SATURDAY, AUGUST 31
I HATE DIARIES!
Which is weird because I am writing in one right now but what can I say? I am really bored.
Like seriously, what else would be a good reason for a 17-year-old girl like me to record her life in a stupid book.
To be honest, I don't even know what crap people normally write in a diary.
Am I supposed to talk about boys?
If that is what girls normally talk about in dairies then to hell this diary should go.
I won't lie, I am not really into boys. Weird right?
Well, what else would you expect from a weirdo like me? Yeah, I am that weird and honestly, I am proud of that.
Okay, now I sound like I am introducing myself to some human.
Which reminds me of something I forgot to mention about myself in my boring speech.
I HATE HUMANS.
I know it is weird to hate humans because I am human as well, but I not only hate humans but also fear them.
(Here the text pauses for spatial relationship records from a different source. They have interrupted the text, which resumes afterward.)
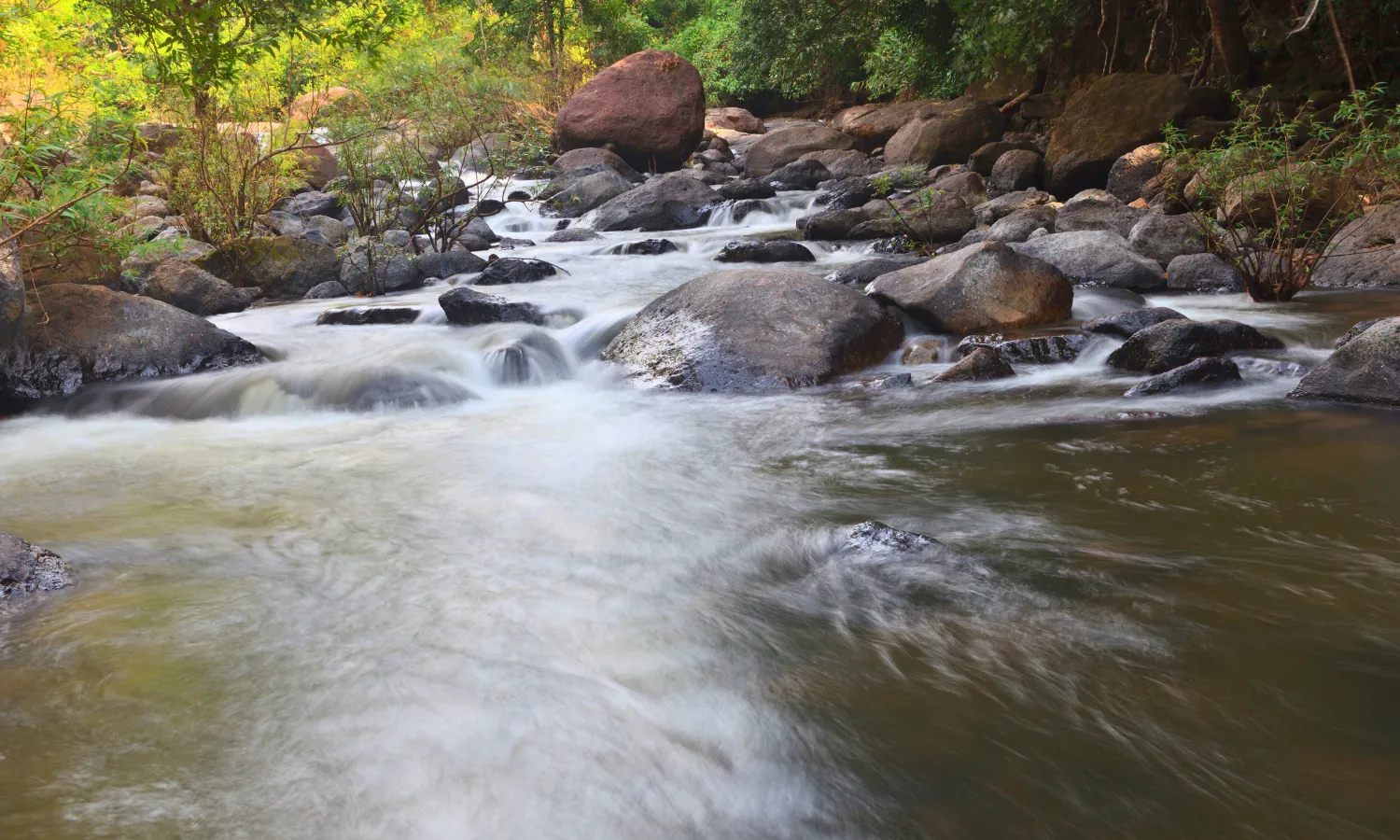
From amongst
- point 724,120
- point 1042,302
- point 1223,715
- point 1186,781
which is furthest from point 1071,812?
point 724,120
It's like a spider looking at its fellow spider and getting so terrified at the sight of its kind. (Though sometimes I wish that was possible).
Well, I am just like that spider, I fear my own kind and also hate it.
To be as truthful as I can be, Humans seem like the most dangerous creature on the earth. My dog blaze is even better than some humans because he is real.
By that I mean, I get his opinion on everything. For example my clothing. Whenever I ask him what he thinks about my clothes when he approves: he barks once, but when he disapproves: he barks twice. When he is happy or sad he doesn't hide it, he always shows it. SEE... SO REAL WITH ME!
But humans are so different. They mask themselves, hide so many terrible emotions like jealousy, envy, hatred and they even use people for their own selfish gain.
Humans pollute the earth and treat it like it isn't their home and I just hate that so much. Have they ever considered what would happen to the earth if they keep up with their greed and excessive consumption?
I just hate humans and that's not my main reason. It is actually my past experience that made me have so much hatred and distrust for humans even more than I had before.
Well, It all started...
Okay, I feel really lazy to write what happened.
Who would have thought writing in diaries is this hard?
I guess I will write about it tomorrow.